Es ist Frühling, Barby und ihre Geschwister geben viele Strassenkonzerte und die Leute jubeln ihnen jedes mal zu. Die Kelly Family ist sehr bekannt in Deutschland und immer mehr Menschen bleiben vor der selbstaufgebauten Bühne stehen, um der Musik zu lauschen, welche ein buntes Gemisch aus Pop, Rock, Folk, Schmusesongs, Rock'n'Roll und Country ist.

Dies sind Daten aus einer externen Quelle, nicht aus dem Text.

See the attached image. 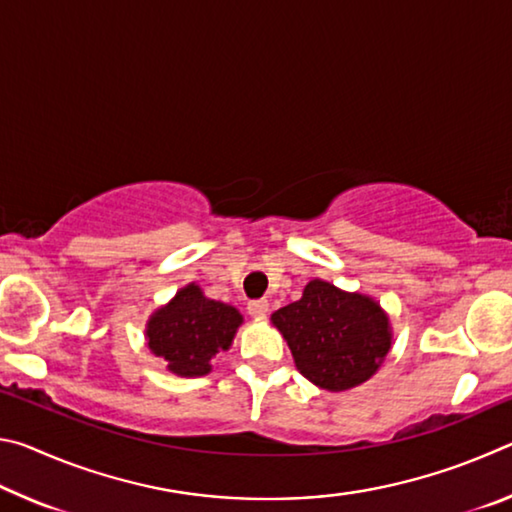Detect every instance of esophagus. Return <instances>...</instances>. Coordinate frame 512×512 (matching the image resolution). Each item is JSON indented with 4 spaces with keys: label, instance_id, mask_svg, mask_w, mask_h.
Returning a JSON list of instances; mask_svg holds the SVG:
<instances>
[{
    "label": "esophagus",
    "instance_id": "1",
    "mask_svg": "<svg viewBox=\"0 0 512 512\" xmlns=\"http://www.w3.org/2000/svg\"><path fill=\"white\" fill-rule=\"evenodd\" d=\"M248 314L253 318H266L268 302L266 300H250L248 302Z\"/></svg>",
    "mask_w": 512,
    "mask_h": 512
}]
</instances>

"Barby, Du hast heute wieder wunderschön getanzt und gesungen. Woher kannst Du nur so gut tanzen? Unsere Mutter war zwar auch Tänzerin und wir haben Tanzunterricht bekommen, aber doch kannst Du es von uns allen am Besten. Ich schaue Dir immer sehr gerne beim Tanzen zu, und es scheint, als würde Dich jemand leiten, als wärst Du in einer anderen Welt, wenn Du Dich bewegst wie eine Elfe...", sagt Paddy und schaut seine grosse Schwester Barby mit einem lieben Blick an. "Wie eine Elfe...", hallen die Worte von Patrick in ihren Ohren wider. "Dankeschön Patrick, für Dein liebes Kompliment!", sagt Barby, fügt ein "Du bist dafür der beste Entertainer!" hinzu, geht aus dem roten Doppeldecker-Bus, um noch einen Einkauf zu machen, und lächelt dabei geheimnisvoll in sich hinein.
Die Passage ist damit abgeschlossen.